Legislação evoluiu nas últimas décadas

As crianças estão protegidas por lei. Mas, apesar disso, e do próprio Estatuto da Criança e do Adolescente (ECA) nortear as ações contra os abusos e violência, centenas de crianças sofrem com maus tratos, preconceitos e são exploradas por adultos de diversas formas. Nas últimas décadas, muitos avanços podem ser observados mas, mesmo assim, ainda há muitos problemas e complicadores em potencial. Ainda há muito por ser feito e através da educação, na opinião da maioria de especialistas do assunto, é que se pode reverter esse quadro tão desfavorável.

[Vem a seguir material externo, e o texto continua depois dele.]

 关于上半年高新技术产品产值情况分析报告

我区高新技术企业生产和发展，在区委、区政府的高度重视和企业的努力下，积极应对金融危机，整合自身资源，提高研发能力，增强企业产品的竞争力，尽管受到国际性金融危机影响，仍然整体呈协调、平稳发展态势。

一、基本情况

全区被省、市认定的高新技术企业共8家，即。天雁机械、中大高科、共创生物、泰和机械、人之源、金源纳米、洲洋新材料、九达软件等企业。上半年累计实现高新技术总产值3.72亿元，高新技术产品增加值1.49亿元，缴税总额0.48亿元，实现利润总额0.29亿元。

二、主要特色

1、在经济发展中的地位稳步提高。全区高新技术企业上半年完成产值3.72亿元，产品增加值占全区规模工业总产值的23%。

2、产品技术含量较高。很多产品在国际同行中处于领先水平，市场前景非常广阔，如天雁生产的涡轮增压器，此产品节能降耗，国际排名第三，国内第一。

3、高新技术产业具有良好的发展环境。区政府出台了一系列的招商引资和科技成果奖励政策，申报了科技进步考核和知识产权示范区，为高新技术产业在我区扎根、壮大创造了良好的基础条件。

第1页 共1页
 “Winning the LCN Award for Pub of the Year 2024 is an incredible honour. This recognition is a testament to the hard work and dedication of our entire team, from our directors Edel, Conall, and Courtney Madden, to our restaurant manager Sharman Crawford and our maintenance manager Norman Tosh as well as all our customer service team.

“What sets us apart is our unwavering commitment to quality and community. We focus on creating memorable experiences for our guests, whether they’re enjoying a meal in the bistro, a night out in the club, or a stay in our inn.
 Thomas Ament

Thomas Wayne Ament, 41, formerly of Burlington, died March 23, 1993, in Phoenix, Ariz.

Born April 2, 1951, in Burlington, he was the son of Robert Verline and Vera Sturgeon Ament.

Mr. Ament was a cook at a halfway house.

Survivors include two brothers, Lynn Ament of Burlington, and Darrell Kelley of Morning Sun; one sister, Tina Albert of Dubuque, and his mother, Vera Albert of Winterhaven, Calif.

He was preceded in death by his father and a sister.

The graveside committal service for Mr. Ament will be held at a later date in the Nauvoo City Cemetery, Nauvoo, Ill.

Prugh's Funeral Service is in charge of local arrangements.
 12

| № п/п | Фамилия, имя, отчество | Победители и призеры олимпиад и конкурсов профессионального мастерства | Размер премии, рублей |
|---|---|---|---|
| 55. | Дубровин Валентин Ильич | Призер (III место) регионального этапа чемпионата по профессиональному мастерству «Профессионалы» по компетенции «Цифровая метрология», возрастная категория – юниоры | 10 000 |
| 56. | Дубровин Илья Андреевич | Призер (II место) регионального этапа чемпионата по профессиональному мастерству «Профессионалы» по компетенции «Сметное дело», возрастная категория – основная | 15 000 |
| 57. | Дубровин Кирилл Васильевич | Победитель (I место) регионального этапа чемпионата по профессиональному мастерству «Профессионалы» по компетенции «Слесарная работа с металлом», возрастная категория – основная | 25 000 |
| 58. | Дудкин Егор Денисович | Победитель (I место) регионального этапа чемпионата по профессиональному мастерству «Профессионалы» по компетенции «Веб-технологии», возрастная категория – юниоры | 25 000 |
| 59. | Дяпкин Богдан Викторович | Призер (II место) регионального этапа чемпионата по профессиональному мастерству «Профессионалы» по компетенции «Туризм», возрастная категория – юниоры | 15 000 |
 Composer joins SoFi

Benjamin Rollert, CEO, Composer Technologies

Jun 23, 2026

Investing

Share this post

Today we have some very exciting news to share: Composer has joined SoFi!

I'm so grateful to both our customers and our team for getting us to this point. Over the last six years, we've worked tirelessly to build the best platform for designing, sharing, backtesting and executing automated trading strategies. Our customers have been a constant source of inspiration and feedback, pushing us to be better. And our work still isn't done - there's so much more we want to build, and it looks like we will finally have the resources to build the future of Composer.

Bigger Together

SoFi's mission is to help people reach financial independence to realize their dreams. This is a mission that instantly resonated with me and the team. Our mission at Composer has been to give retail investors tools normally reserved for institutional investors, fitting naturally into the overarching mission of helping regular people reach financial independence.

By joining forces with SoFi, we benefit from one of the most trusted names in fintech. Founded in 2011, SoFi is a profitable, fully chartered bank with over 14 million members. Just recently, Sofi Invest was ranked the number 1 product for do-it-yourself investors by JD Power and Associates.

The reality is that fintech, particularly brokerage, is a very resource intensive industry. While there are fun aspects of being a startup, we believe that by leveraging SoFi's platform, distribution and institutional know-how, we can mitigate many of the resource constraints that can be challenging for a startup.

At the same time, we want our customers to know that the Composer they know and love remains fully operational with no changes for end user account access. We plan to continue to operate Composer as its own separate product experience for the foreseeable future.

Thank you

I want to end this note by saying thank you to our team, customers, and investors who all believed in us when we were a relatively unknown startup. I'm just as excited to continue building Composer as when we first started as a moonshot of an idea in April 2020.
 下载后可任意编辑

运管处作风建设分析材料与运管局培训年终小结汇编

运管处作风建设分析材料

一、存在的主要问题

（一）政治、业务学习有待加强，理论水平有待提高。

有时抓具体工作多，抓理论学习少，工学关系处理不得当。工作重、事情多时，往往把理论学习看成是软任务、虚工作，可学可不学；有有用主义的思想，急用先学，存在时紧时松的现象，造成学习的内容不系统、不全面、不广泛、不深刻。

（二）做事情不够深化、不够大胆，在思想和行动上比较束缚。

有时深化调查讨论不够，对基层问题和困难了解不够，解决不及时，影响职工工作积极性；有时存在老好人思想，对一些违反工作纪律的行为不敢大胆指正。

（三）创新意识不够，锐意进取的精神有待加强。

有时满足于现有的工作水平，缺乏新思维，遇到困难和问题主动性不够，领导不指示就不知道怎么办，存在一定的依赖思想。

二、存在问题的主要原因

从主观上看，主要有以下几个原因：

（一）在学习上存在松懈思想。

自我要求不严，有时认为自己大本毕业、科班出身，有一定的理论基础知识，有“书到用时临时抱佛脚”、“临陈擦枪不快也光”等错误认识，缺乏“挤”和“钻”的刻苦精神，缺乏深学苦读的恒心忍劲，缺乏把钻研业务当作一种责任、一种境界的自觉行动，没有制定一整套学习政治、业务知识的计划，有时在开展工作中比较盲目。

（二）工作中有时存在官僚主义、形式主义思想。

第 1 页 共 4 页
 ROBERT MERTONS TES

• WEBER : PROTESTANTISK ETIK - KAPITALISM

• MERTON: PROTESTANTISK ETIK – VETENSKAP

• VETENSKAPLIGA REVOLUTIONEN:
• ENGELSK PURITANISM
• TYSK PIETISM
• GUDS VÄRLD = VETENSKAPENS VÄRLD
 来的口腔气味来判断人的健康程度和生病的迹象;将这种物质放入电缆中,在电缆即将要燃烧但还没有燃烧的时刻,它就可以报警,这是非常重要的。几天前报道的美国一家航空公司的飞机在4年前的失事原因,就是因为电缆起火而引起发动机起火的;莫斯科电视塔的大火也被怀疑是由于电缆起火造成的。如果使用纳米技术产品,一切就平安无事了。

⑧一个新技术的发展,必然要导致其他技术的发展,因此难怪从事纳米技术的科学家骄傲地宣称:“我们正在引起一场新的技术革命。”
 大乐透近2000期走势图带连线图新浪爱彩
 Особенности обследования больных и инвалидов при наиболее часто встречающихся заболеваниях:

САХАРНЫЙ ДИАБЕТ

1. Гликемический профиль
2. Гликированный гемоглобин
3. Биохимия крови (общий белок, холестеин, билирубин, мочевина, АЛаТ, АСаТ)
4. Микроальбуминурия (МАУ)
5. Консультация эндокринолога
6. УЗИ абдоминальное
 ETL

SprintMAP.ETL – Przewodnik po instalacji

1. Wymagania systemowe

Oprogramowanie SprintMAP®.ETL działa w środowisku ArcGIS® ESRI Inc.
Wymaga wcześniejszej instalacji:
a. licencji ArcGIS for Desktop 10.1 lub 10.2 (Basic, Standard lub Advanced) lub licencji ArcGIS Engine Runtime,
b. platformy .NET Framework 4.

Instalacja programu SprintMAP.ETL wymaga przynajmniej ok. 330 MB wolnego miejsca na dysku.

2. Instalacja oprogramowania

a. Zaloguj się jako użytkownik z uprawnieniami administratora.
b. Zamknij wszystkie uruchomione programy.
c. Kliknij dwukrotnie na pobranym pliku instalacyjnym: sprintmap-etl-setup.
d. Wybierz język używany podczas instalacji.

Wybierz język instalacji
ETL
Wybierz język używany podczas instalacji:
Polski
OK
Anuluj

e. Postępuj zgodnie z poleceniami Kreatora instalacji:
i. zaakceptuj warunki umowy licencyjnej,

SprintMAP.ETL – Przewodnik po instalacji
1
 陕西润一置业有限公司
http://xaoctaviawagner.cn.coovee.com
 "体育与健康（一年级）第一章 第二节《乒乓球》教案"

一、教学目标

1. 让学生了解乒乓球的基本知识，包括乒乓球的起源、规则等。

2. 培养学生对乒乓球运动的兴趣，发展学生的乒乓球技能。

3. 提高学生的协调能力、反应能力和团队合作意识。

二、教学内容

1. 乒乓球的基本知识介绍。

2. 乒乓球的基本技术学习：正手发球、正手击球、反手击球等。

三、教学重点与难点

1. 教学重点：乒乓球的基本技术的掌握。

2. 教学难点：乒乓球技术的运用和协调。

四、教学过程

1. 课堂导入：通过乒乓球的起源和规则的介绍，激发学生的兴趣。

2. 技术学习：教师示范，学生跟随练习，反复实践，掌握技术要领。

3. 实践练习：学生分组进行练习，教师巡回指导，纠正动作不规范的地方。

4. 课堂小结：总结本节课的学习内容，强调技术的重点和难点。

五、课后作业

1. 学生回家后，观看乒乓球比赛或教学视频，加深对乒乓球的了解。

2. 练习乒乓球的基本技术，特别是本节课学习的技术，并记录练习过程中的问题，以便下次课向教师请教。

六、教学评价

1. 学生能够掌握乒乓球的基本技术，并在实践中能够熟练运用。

Números da violência mascaram a realidade

O Promotor de Justiça da área de proteção da Criança e do Adolescente, Marcos Valério Tessila de Melo, aponta um problema complexo e de enfrentamento delicado. Segundo ele, os números de registros de violência contra a infância, de certa forma, mascaram a realidade, pois, de acordo com ele, há casos não denunciados. Mesmo assim, os profissionais que atuam na área da infância comemoram o fato de parentes, vizinhos e pessoas preocupadas com o bem estar de crianças e adolescentes indicarem, através da denúncia, crimes que violam os direitos à infância. “Não tem como dizer se hoje a gente tem mais violações do que tinha lá atrás. O que quero dizer é que nós temos um passado que está sendo resgatado”, diz Tessila.

Como exemplo para esse contexto ele cita o caso de uma moça que denunciou um estuprador 13 anos após o crime. “Em Porto Velho, em 2008, um pedófilo foi condenado porque abusou de seus filhos e de uma sobrinha. Ele foi condenado a uma pena grande e está preso. Uma das vítimas dele tinha na época 11 anos de idade. O tempo passou e um dia essa moça foi ajudar o namorado a fazer o trabalho de faculdade. Ele cursava direito e o trabalho era sobre estupro. Ela começou a estudar e voltar ao passado. Treze anos depois ela denunciou o próprio tio. Casos iguais a este são muitos”, conta. Tessila aceita que o número de denúncias tenha aumentado. Mas, ele diz não poder sustentar que são situações novas. E explica que ao longo do tempo um tabu que ficou no marasmo, escondido, está sendo superado com cada vez mais denúncias. De acordo com o promotor, as histórias de violação envolvendo pessoas do âmbito familiar se repetem, como no caso relatado por ele. “A gente puxa o histórico, são três, quatro casos de abuso numa mesma família. Encontramos bastante”, garante.